L’aria di Ferragosto deve portare bene a San Polo dei Cavalieri, un paesino di duemila anime vicino Tivoli. I carabinieri del comando Tutela patrimonio artistico di Firenze, infatti, hanno recuperato e restituito ieri alla cittadina in provincia di Roma un Trittico centinato su tavola risalente al XVII secolo. La preziosa opera d’arte era stata trafugata sei anni fa dalla locale chiesa di San Nicola e di essa si erano perse completamente le tracce. Questo almeno fino a quando è stata individuata e recuperata nel magazzino di un restauratore di Lucca, al termine di una complessa operazione di «pedinamento» che ha seguito diversi passaggi di proprietà tra Veneto, Toscana e Campania. «Alcune case d’asta - ha spiegato il comandante delle operazioni, Christian Costantini - hanno offerto una valida collaborazione per la buona riuscita delle indagini, che hanno portato a 3 denunce per ricettazione».

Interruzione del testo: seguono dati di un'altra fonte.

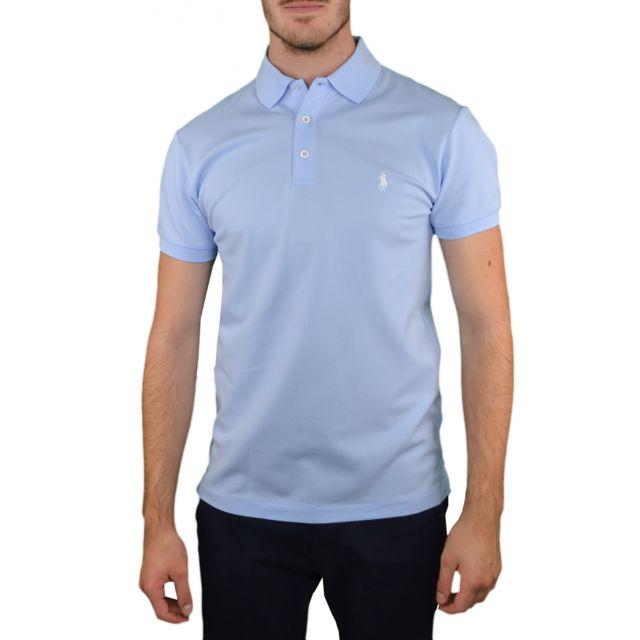 Ralph Lauren - Polo 3 boutons bleu ciel pour homme - pas cher Achat   Vente  Polo homme - RueDuCommerce 0f9c09fb9b3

Il ritorno del Trittico è stato accolto con grande gioia dagli abitanti della cittadina, che per l’occasione hanno organizzato una messa riparatrice e una processione. «È stato un giorno importante per i fedeli - ha commentato il sindaco Mario Salvatori -. Ora provvederemo a mettere ulteriormente in sicurezza la chiesa». Chi ha ancora qualche remora è invece don Iliano Tancredi, parroco del paesino da più di vent’anni. Nel 2000 insieme al Trittico erano stati trafugati anche un candeliere e altri preziosi. «Speriamo ora di riavere tutti gli oggetti sacri - ha affermato il sacerdote -. Purtroppo qualcuno lo scorso anno ha rubato persino una tela del ’600 in un’edicola all’ingresso del paese». Le opere di San Polo dei Cavalieri, a quanto pare, fanno gola a molti.